La comunidad de Río Gallegos despidió con dolor a Loreto Pérez, auxiliar de enfermería que dedicó su vida a acompañar a pacientes oncológicas. La noticia de su fallecimiento se confirmó este sábado 29 de agosto y generó una profunda conmoción en las organizaciones que trabajan con personas que atraviesan tratamientos contra el cáncer.
Desde la Asociación Civil Buen Día Vida, donde Loreto era muy querida, la despidieron con un mensaje cargado de emoción: “Se fue dejando mucho más que recuerdos, nos dejó un gran aprendizaje de amor, solidaridad y entrega”. En el texto, destacaron que “en su paso por este mundo cuidó y acompañó a muchas personas, regalando tiempo, cariño y una parte de sí misma a quienes la necesitaron”.
El último adiós de sus compañeras
Claudia Ovando, integrante de Guerreras Rosa del Viento, también le dedicó unas palabras a Loreto.
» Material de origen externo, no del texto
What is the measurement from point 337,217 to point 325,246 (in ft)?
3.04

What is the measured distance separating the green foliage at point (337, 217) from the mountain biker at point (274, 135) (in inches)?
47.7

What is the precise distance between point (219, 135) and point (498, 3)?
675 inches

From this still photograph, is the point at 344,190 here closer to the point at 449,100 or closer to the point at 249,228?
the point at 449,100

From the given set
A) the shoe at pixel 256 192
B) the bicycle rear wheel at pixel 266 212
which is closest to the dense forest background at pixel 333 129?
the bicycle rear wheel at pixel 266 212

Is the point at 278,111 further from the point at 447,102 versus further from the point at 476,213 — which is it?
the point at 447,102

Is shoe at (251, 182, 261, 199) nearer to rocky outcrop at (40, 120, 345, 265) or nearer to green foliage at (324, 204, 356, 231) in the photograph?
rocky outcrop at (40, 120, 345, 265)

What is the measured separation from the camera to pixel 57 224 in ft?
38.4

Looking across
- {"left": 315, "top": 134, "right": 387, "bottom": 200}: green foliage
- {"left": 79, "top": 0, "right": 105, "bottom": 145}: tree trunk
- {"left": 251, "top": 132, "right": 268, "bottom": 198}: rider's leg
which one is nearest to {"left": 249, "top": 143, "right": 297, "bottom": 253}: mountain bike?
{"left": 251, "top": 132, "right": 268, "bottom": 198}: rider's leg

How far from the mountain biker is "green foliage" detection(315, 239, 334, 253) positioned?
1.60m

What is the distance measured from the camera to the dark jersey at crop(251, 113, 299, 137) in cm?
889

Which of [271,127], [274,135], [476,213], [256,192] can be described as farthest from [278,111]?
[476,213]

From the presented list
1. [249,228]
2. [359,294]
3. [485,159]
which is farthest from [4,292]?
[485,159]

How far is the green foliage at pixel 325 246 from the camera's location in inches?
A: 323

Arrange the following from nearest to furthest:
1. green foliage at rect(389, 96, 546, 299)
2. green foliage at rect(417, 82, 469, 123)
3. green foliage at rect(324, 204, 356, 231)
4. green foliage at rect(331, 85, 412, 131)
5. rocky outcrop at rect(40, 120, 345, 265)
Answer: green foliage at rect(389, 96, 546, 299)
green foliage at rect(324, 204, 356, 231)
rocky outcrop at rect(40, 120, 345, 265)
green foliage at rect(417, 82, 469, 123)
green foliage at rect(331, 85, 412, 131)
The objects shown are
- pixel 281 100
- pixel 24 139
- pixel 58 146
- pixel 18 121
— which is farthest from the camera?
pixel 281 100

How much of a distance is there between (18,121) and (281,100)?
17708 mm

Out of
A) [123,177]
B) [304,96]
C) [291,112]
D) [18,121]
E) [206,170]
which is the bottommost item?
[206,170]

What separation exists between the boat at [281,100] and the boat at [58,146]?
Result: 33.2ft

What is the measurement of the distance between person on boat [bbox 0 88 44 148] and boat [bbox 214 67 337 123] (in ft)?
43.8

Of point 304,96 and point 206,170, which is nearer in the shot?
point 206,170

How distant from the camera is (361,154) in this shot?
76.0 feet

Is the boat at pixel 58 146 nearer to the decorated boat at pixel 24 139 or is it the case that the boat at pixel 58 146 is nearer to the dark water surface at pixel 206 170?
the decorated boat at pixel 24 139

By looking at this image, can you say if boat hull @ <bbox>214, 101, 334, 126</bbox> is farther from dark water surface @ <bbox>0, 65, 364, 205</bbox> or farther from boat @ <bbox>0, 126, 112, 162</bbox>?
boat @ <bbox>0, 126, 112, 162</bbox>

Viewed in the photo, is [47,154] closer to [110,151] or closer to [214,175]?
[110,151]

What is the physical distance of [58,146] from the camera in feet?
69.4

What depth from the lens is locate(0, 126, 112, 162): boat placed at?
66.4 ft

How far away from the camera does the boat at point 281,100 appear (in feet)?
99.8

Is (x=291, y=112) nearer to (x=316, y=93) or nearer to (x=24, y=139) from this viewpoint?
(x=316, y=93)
Recordó los momentos compartidos durante los tratamientos: “Te fuiste llevándote momentos hermosos y también otros con más desafíos, junto a Mary pudimos compartir con ella tratamientos, vivencias, alegrías y dolores porque también es sano compartir lo difícil, acompañarnos y permitir que cada persona que cruza nuestro camino nos deje una enseñanza”.
Ovando reflexionó sobre el paso de Loreto por su vida: “Hoy entiendo un poco más que mi paso por Buen Día Vida también fue para conocer personas que dejaron huellas profundas en mí”, y agregó que “son muchas las compañeras que ya no están físicamente, pero que siguen ocupando un lugar muy importante en mi corazón”.
Un recuerdo especial para su nieto
En su despedida, Claudia Ovando tuvo un párrafo especial para Fausto, el nieto de Loreto: “Hoy mi pensamiento está especialmente con Fausto, su nieto. Deseo que, a lo largo de su vida, pueda tener siempre presente cuánto lo amó su abuela, cómo estuvo para él cada día y todo lo que compartieron”. Y cerró con un mensaje esperanzador: “Que Loreto siga siendo para él su guía, su ejemplo y ese amor que permanece aún cuando ya no podemos abrazar a quien amamos. Buen viaje, Loreto. Gracias por lo compartido, por lo vivido y por la huella que dejaste en mi corazón”.
La partida de Loreto Pérez deja un vacío enorme en quienes la conocieron, pero también el ejemplo de una mujer que dedicó su vida a cuidar a los demás. Su memoria permanecerá viva en cada persona que recibió su cariño y su contención.